You can take advantage of this fact to help make your programs a little more readable. For multidimensional array constants you can enclose each row of the constant in square brackets to denote that the data in each row is grouped and separate from the other rows. As an example, consider the following declaration for the GameGrid array that is identical (as far as HLA is concerned) to the previous declaration:

	GameGrid: char[ 4, 4 ] := 
			[ `a', `b', `c', `d' ],
			[ `e', `f', `g', `h' ],
			[ `i', `j', `k', `l' ],
			[ `m', `n', `o', `p' ]


This declaration makes it clearer that the array constant is a 4x4 array rather than just a 16-element one-dimensional array whose elements wouldn't fit all on one line of source code. Little aesthetic improvements like this are what separate mediocre programmers from good programmers.

4.8 Accessing Multidimensional Array Elements in Assembly Language

Well, you've seen the formulae for computing the address of an array element. You've even looked at some Pascal code you could use to access elements of a multidimensional array. Now it's time to see how to access elements of those arrays using assembly language.

The MOV, SHL, and INTMUL instructions make short work of the various equations that compute offsets into multidimensional arrays. Let's consider a two dimension array first:


	i:		int32;
	j:		int32;
	TwoD:		int32[ 4, 8 ];
// To peform the operation TwoD[i,j] := 5; you'd use code like the following.
// Note that the array index computation is (i*8 + j)*4.
		mov( i, ebx );
		shl( 3, ebx );						// Multiply by eight (shl by 3 is a multiply by 8).
		add( j, ebx );
		mov( 5, TwoD[ ebx*4 ] );

Note that this code does not require the use of a two register addressing mode on the 80x86. Although an addressing mode like TwoD[ebx][esi] looks like it should be a natural for accessing two dimensional arrays, that isn't the purpose of this addressing mode.

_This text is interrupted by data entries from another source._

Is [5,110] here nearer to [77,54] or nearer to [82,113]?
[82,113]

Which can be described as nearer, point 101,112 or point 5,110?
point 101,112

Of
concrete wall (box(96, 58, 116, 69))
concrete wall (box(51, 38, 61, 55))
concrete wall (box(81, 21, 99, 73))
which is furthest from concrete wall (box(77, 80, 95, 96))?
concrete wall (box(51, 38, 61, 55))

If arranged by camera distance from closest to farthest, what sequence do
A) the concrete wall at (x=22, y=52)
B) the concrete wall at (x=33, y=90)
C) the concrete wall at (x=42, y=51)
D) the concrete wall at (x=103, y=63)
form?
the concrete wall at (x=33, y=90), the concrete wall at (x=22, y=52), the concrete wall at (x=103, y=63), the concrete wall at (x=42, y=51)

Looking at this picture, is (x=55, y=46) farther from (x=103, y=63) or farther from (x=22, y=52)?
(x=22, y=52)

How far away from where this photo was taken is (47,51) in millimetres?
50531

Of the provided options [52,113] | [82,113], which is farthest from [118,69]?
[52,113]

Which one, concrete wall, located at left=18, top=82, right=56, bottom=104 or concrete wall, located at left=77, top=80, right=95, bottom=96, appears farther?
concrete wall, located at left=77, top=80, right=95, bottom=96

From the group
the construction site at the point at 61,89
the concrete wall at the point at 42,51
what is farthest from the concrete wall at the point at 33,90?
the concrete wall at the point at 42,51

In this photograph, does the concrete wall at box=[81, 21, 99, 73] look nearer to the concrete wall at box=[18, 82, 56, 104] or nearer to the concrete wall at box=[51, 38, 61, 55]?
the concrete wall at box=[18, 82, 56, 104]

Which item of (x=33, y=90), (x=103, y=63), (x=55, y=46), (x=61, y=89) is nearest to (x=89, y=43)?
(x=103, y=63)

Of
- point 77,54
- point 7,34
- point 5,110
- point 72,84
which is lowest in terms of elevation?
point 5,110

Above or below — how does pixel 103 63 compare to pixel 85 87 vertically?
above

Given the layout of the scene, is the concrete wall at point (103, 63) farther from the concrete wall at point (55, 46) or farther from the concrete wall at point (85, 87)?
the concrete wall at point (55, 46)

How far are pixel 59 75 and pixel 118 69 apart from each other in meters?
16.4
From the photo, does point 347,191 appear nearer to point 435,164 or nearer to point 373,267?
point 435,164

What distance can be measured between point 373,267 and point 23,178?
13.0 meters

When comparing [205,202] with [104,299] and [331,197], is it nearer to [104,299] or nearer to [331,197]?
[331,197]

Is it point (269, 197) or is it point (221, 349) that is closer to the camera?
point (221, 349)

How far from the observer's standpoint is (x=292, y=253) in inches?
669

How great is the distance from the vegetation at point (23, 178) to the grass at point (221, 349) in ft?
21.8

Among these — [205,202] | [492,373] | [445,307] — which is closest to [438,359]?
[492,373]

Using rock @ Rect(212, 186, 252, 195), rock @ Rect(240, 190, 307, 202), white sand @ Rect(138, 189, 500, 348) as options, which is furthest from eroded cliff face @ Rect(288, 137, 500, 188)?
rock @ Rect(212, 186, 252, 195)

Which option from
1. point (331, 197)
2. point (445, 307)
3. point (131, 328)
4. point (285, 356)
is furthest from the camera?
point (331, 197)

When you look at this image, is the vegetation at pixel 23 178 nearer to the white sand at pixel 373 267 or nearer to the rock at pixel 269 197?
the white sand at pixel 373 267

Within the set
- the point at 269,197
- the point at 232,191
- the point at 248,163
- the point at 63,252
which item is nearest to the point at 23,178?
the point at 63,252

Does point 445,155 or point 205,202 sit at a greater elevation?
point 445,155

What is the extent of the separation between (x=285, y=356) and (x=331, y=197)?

Now consider a second example that uses a three dimension array:

	i:			int32;
	j:			int32;
	k:			int32;
	ThreeD:			int32[ 3, 4, 5 ];
// To peform the operation ThreeD[i,j,k] := ESI; you'd use the following code
// that computes ((i*4 + j)*5 + k )*4 as the address of ThreeD[i,j,k].
		mov( i, ebx );
		shl( 2, ebx );						// Four elements per column.
		add( j, ebx );
		intmul( 5, ebx );						// Five elements per row.
		add( k, ebx );
		mov( esi, ThreeD[ ebx*4 ] );


Note that this code uses the INTMUL instruction to multiply the value in EBX by five. Remember, the SHL instruction can only multiply a register by a power of two. While there are ways to multiply the value in a register by a constant other than a power of two, the INTMUL instruction is more convenient2.

1By the way, the number of dimensions of an array is its arity.

2A full discussion of multiplication by constants other than a power of two appears in the chapter on arithmetic.